A study commissioned by the Greens/EFA International Cluster

 

A report by Romain Le Cour Grandmaison and Paul Frissard-Martinez

 

EXECUTIVE SUMMARY 
 

The growing consumption of avocados globally has increased interest in the social, economic and environmental impacts of avocado production in Mexico, and in the political-criminal networks that have expanded around the industry. However, most studies tend to present organized crime and the use of violence as barriers to the market economy, arguing that criminal actors are only an obstacle to legal economic accumulation and trade. These assumptions have led to narratives of ‘state vs drug cartels’ and ‘avocado producers vs drug cartels’ in Michoacán, the Mexican state that has become the world's leading producer of the fruit. These narratives ignore the complex history of agro-industrial development, state interventions and the growth of criminal markets in the region.
 
Over the past decades, the legal market’s exponential growth has been accompanied by rising levels of violence and insecurity. Between 1994, the first year that the North American Free Trade Agreement was applied, and 2021, avocado production increased by 213% and value increased by 7 071%, in a market that has included the European Union since 2000, when the first EU−Mexico free trade agreement was signed. Contrary to studies that suggest market growth and violence are mutually exclusive, homicides increased as avocado business boomed. Between 2005 and 2015, homicides fluctuated between 17 and 24 per 100 000 people per year in Michoacán. However, between 2016 and 2021, as the production value of avocados exploded, homicides increased as well, reaching 54 homicides per 100 000 people (2 628 in total).
 
Moreover, in a region that experiences economic booms and high levels of insecurity, violence is a valuable political and economic tool. It enables new territories, markets, and value chains to be conquered and agricultural borders to expand, which happened systematically with avocados. Numerous studies have shown that in Mexico, and Michoacán in particular, public support for the agro-industry, private sector and organized crime tends to maintain unstable yet constant relationships that are characterized by confrontation and collusion. Therefore, the idea that crime is expanding to the detriment of the private sector is partly misleading.
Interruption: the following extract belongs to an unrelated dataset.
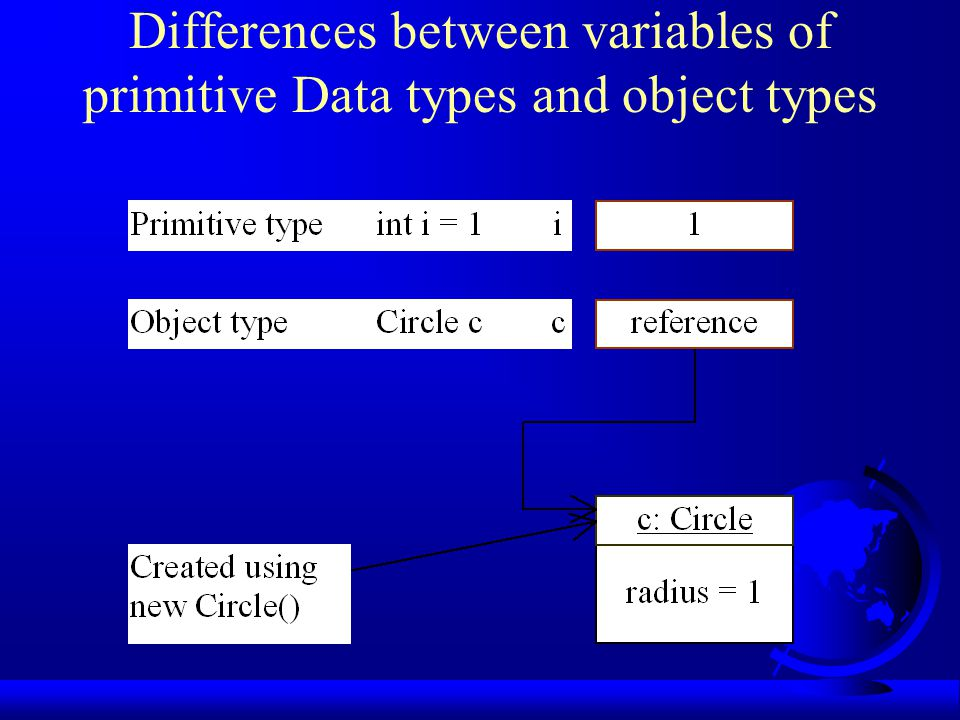 Differences between variables of primitive Data types and object types
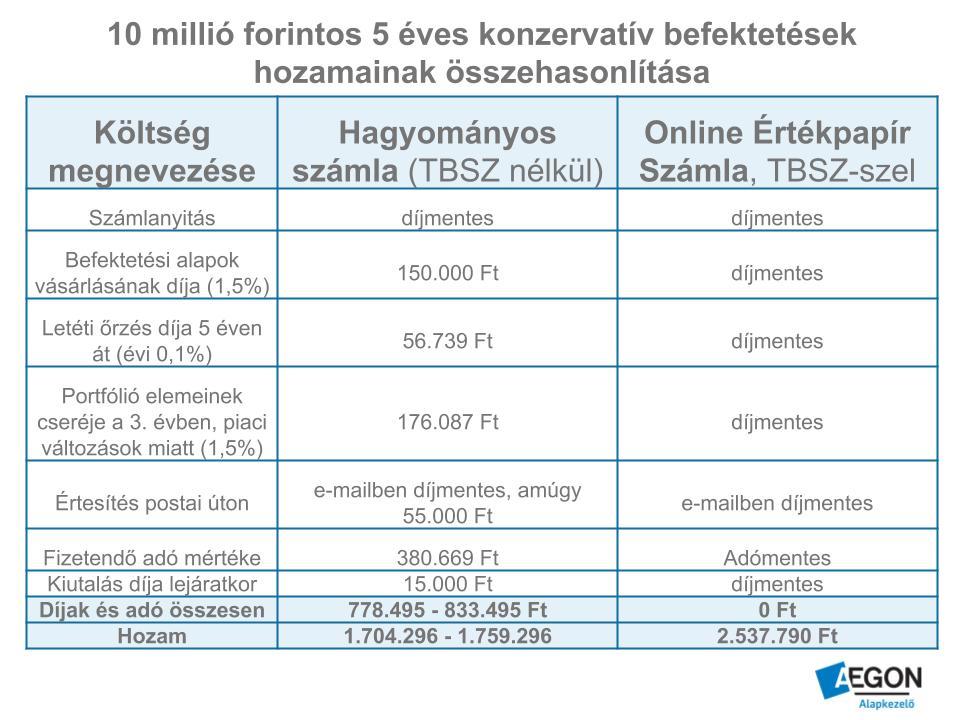 Táblázat, mely mutatja a 2 számlatípus költségeit, nettó hozamait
In fact, as this policy report shows, connections between public authorities, local elites and violent groups are particularly strong at the local level and central to the expansion of the market. 
 
Most studies on avocado production and violence focus on the relationship between Mexico and the USA because Mexico consolidated its position as the leading trading partner and supplier of the US in the first half of 2023. However, in 1997, Mexico became the first Latin American country to sign an Economic Partnership, Political Coordination and Cooperation Agreement (Global Agreement) with the EU. Since the agreement came into force in 2000, bilateral trade has more than tripled and the EU is now Mexico's second-biggest export market. In 2013, leaders committed to update the EU−Mexico Global Agreement and final negotiations are in process, with ratification possibly in 2023.  
 
In recent years, the EU has published various regulations aimed at improving vetting practices over imported goods. In particular, the 2023 EU’s deforestation regulation requires companies trading in cattle, cocoa, coffee, oil palm, rubber, soya and wood, as well as products derived from these commodities, to conduct diligence on the value chain and to certify that the imported goods do not result from recent deforestation, forest degradation or infraction of local environmental and social laws. Although not included in the list of commodities, avocados and their production are heavily linked to environmental harm and organized crime, which is involved in the entire production and export process, and at the core of the gray area between licit and illicit markets.
 
In spite of the avocado industry’s contribution to trade and local development, social organizations in Mexico and the EU have called for human rights and environmental protection to be placed at the heart of the discussions. Avocado production and exports – both to the US or the EU − display many worrying signs, of criminal organizations being involved in the market, documented violence, and environmental and health impacts.  
 
As the EU and Mexico continue discussions about ‘modernizing’ the Global Agreement, this report highlights the complex relationships that exist between organized crime, public authorities and the private sector in the production of avocados. To better understand these links, this report argues that the illegality of certain activities and actors (for example, drug trafficking and drug cartels) are not a ‘parasitic phenomenon’, but are deeply embedded practices in local society and integral to the history of local and regional capital accumulation.  For example, since the 1970s, local and international growth of Michoacán’s drug economy was connected with public and private investments in infrastructures supporting the region’s agricultural development. Then, in the 1980s and 1990s, large-scale organization of drug trafficking was facilitated by the connections built between Michoacán and foreign consumer markets, initially the USA and then the EU.  
 
The region is both attractive to and dependent on fluctuations in international legal and illegal demand. The booming avocado industry has expanded in parallel to criminal organizations. Like limes, Michoacán avocados are a prime example of a flourishing legal market deeply infiltrated by criminal actors – and the free trade agreements acted as catalyzers for profit and market expansion, while violence has continued to rise. The avocado industry is also synonymous with serious environmental damage. In Michoacán, the increased international demand led to an expansion of land dedicated to avocado production, to the detriment of forest cover, resulting in deforestation and the subsequent degradation of soil, water and biodiversity. This agricultural expansion relied on the use of violence by multiple actors interested in turning forests and protected areas into agricultural land. According to governmental sources, 80% of the avocado orchards in Michoacán were established illegally, initially through unauthorized land use that was then turned into legal parcels thanks to corruption of public authorities.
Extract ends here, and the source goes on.